• _Task_
Print every line of the data below verbatim, omitting the images.

• _Provided material_
▼

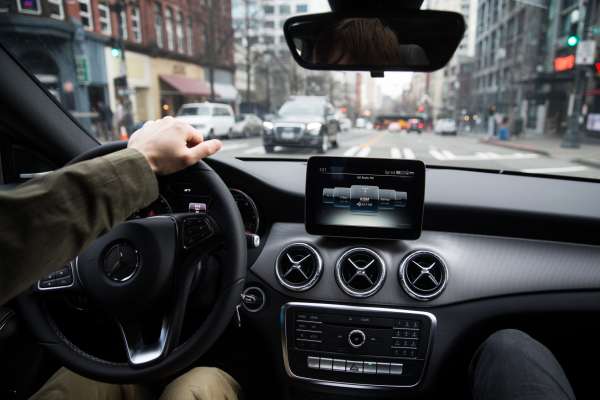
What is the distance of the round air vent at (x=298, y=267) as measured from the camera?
2.07 metres

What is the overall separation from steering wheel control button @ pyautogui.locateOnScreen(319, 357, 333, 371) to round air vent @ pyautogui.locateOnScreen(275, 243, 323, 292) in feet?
1.24

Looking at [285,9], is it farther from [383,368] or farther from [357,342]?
[383,368]

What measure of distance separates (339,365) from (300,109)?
115 inches

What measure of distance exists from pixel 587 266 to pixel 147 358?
2.01m

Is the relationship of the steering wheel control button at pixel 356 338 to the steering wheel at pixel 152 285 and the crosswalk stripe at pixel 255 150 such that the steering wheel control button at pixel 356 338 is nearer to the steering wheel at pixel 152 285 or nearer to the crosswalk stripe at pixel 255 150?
the steering wheel at pixel 152 285

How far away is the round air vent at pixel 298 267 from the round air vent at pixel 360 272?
0.37 feet

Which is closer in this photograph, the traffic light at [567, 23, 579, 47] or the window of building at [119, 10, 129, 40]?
the traffic light at [567, 23, 579, 47]

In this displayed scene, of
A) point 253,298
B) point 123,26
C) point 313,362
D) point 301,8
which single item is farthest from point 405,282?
point 123,26

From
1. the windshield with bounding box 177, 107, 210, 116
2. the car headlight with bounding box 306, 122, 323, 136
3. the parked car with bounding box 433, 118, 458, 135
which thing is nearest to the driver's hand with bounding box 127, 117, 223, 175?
the car headlight with bounding box 306, 122, 323, 136

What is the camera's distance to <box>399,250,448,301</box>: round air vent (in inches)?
78.4

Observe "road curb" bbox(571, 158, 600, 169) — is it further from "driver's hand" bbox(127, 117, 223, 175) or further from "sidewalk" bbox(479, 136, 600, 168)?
"driver's hand" bbox(127, 117, 223, 175)

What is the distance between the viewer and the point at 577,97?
3.39 meters

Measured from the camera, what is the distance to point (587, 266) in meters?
2.03

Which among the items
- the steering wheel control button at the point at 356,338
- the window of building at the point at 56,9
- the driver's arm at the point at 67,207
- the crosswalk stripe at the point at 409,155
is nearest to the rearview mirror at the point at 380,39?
the crosswalk stripe at the point at 409,155
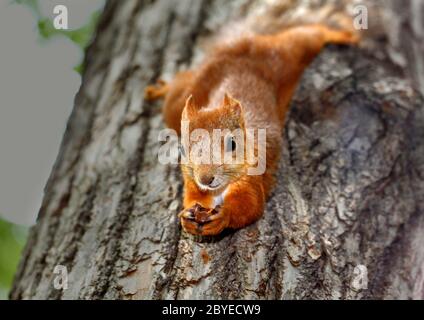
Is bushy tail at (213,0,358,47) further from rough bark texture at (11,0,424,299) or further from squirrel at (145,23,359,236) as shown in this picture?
rough bark texture at (11,0,424,299)

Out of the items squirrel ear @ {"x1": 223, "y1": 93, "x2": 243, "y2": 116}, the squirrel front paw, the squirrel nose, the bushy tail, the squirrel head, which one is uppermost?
the bushy tail

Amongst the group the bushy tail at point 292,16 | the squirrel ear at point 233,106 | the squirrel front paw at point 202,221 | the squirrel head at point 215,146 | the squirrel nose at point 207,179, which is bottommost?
the squirrel front paw at point 202,221

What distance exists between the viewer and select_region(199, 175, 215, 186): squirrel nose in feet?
7.59

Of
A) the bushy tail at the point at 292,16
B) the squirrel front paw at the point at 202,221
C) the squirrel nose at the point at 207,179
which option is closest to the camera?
the squirrel nose at the point at 207,179

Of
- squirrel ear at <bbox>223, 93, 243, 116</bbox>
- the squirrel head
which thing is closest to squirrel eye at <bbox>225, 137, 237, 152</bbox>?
the squirrel head

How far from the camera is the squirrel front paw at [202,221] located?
2441mm

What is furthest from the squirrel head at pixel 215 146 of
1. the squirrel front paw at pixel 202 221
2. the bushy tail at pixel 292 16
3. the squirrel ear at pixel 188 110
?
the bushy tail at pixel 292 16

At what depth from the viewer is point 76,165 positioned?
10.5 ft

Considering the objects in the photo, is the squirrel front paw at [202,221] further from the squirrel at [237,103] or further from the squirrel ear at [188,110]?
the squirrel ear at [188,110]

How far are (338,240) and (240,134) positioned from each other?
2.18 ft
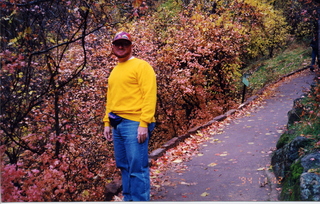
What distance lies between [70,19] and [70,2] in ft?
3.08

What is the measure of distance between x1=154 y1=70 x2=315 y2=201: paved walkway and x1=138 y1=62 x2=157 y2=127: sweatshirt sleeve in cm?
159

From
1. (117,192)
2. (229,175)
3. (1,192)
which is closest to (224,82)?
(229,175)

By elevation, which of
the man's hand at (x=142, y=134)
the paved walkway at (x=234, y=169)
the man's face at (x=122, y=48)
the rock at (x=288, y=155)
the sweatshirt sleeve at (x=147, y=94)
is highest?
the man's face at (x=122, y=48)

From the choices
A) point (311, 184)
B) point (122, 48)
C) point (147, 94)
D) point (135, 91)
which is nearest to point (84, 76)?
point (122, 48)

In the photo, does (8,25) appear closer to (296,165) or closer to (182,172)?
(182,172)

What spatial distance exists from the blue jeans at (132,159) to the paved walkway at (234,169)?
3.27ft

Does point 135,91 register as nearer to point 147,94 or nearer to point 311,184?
point 147,94

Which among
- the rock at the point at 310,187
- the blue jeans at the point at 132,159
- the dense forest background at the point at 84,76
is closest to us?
the rock at the point at 310,187

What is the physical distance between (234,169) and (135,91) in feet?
8.41

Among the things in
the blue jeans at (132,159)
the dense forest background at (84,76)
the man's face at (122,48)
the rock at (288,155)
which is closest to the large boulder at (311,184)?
the rock at (288,155)

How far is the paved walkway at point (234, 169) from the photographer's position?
12.6 ft

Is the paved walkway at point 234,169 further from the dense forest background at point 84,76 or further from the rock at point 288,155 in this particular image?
the dense forest background at point 84,76

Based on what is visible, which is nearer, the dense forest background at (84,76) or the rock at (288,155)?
the rock at (288,155)

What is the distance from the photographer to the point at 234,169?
184 inches
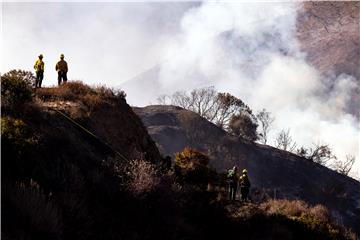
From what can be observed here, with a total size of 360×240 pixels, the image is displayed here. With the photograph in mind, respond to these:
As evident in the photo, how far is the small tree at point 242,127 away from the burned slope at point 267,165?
2.19 m

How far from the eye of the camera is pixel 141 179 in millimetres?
13414

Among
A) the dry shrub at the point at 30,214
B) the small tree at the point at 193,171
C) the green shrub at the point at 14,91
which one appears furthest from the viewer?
the small tree at the point at 193,171

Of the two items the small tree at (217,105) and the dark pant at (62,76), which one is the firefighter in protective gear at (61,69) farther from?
the small tree at (217,105)

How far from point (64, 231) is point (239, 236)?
8.86 metres

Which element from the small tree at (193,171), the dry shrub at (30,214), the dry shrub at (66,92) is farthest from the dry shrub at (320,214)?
the dry shrub at (30,214)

▲

• _Task solution_
What is the distance of the round air vent at (x=298, y=267) as measured from the camera?
2.07 metres

What is the overall separation from steering wheel control button @ pyautogui.locateOnScreen(319, 357, 333, 371) to round air vent @ pyautogui.locateOnScreen(275, 243, 323, 292) in feet?
1.24

Looking at [285,9], is it farther from [383,368] or farther from [357,342]?
[383,368]

What measure of distance separates (339,365) from (300,109)?
115 inches

What measure of distance exists from pixel 587 266 to pixel 147 358?
2.01m

Is the relationship of the steering wheel control button at pixel 356 338 to the steering wheel at pixel 152 285 and the crosswalk stripe at pixel 255 150 such that the steering wheel control button at pixel 356 338 is nearer to the steering wheel at pixel 152 285 or nearer to the crosswalk stripe at pixel 255 150?
the steering wheel at pixel 152 285

How far away is the round air vent at pixel 298 267 from the round air vent at pixel 360 272?
0.37 feet

Which is closer in this photograph, the traffic light at [567, 23, 579, 47] or the window of building at [119, 10, 129, 40]?
the traffic light at [567, 23, 579, 47]

In this displayed scene, of
A) point 253,298
B) point 123,26
C) point 313,362
D) point 301,8
which single item is farthest from point 405,282?
point 123,26

From
1. the windshield with bounding box 177, 107, 210, 116
2. the car headlight with bounding box 306, 122, 323, 136
3. the parked car with bounding box 433, 118, 458, 135
which thing is nearest to the driver's hand with bounding box 127, 117, 223, 175?
the car headlight with bounding box 306, 122, 323, 136

What is the camera's distance to <box>399,250,448,301</box>: round air vent (in inches)?
78.4

Observe "road curb" bbox(571, 158, 600, 169) — is it further from "driver's hand" bbox(127, 117, 223, 175) or further from "sidewalk" bbox(479, 136, 600, 168)?
"driver's hand" bbox(127, 117, 223, 175)

What is the distance between the viewer and the point at 577,97?
3.39 meters

Measured from the camera, what is the distance to point (587, 266) in meters?
2.03

Which among the items
- the steering wheel control button at the point at 356,338
- the window of building at the point at 56,9
- the driver's arm at the point at 67,207
- the crosswalk stripe at the point at 409,155
is nearest to the rearview mirror at the point at 380,39?
the crosswalk stripe at the point at 409,155
Is bushy tail at (213,0,358,47) further from rough bark texture at (11,0,424,299) or further from squirrel at (145,23,359,236) as shown in this picture?
rough bark texture at (11,0,424,299)

Out of the items squirrel ear @ {"x1": 223, "y1": 93, "x2": 243, "y2": 116}, the squirrel front paw, the squirrel nose, the bushy tail, the squirrel head, which one is uppermost?
the bushy tail

Amongst the group the bushy tail at point 292,16 | the squirrel ear at point 233,106 | the squirrel front paw at point 202,221 | the squirrel head at point 215,146 | the squirrel nose at point 207,179, which is bottommost?
the squirrel front paw at point 202,221

What distance exists between the viewer and select_region(199, 175, 215, 186): squirrel nose in feet?
7.59

Of
A) the bushy tail at the point at 292,16
B) the squirrel front paw at the point at 202,221
C) the squirrel nose at the point at 207,179
which option is closest to the camera?
the squirrel nose at the point at 207,179

Of
- squirrel ear at <bbox>223, 93, 243, 116</bbox>
- the squirrel head
which thing is closest to squirrel eye at <bbox>225, 137, 237, 152</bbox>?
the squirrel head

How far from the camera is the squirrel front paw at [202,221] located?
2441mm

What is furthest from the squirrel head at pixel 215 146 of
1. the squirrel front paw at pixel 202 221
2. the bushy tail at pixel 292 16
3. the squirrel ear at pixel 188 110
?
the bushy tail at pixel 292 16

At what depth from the viewer is point 76,165 positioned?
10.5 ft

Considering the objects in the photo, is the squirrel front paw at [202,221] further from the squirrel at [237,103] or further from the squirrel ear at [188,110]?
the squirrel ear at [188,110]

How far are (338,240) and (240,134) positioned from each other?
2.18 ft
What distance lies between [70,19] and [70,2] in ft?
3.08

What is the measure of distance between x1=154 y1=70 x2=315 y2=201: paved walkway and x1=138 y1=62 x2=157 y2=127: sweatshirt sleeve in cm?
159

From
1. (117,192)
2. (229,175)
3. (1,192)
which is closest to (224,82)?
(229,175)

By elevation, which of
the man's hand at (x=142, y=134)
the paved walkway at (x=234, y=169)
the man's face at (x=122, y=48)
the rock at (x=288, y=155)
the sweatshirt sleeve at (x=147, y=94)
is highest?
the man's face at (x=122, y=48)

From the choices
A) point (311, 184)
B) point (122, 48)
C) point (147, 94)
D) point (135, 91)
which is nearest to point (84, 76)?
point (122, 48)

In the photo, does (8,25) appear closer to (296,165) or closer to (182,172)?
(182,172)

What spatial distance exists from the blue jeans at (132,159) to the paved walkway at (234,169)?
3.27ft

Does point 135,91 register as nearer to point 147,94 or nearer to point 311,184?
point 147,94

Which among
- the rock at the point at 310,187
- the blue jeans at the point at 132,159
- the dense forest background at the point at 84,76
is closest to us?
the rock at the point at 310,187

What is the physical distance between (234,169) and (135,91) in feet?
8.41

Among the things in
the blue jeans at (132,159)
the dense forest background at (84,76)
the man's face at (122,48)
the rock at (288,155)
which is closest to the large boulder at (311,184)?
the rock at (288,155)

How far is the paved walkway at point (234, 169) from the photographer's position?
12.6 ft

Is the paved walkway at point 234,169 further from the dense forest background at point 84,76 or further from the rock at point 288,155 in this particular image?
the dense forest background at point 84,76

Based on what is visible, which is nearer, the dense forest background at (84,76) or the rock at (288,155)?
the rock at (288,155)

What is the distance from the photographer to the point at 234,169?
184 inches
From what can be observed here, with a total size of 360×240 pixels, the image is displayed here. With the photograph in mind, respond to these:
As evident in the photo, how far is the small tree at point 242,127 away from the burned slope at point 267,165?
2.19 m

How far from the eye of the camera is pixel 141 179 in millimetres?
13414

Among
A) the dry shrub at the point at 30,214
B) the small tree at the point at 193,171
C) the green shrub at the point at 14,91
which one appears furthest from the viewer?
the small tree at the point at 193,171

Of the two items the small tree at (217,105) and the dark pant at (62,76), which one is the firefighter in protective gear at (61,69) farther from?
the small tree at (217,105)

How far from point (64, 231) is point (239, 236)?
8.86 metres

Which element from the small tree at (193,171), the dry shrub at (30,214), the dry shrub at (66,92) is farthest from the dry shrub at (320,214)?
the dry shrub at (30,214)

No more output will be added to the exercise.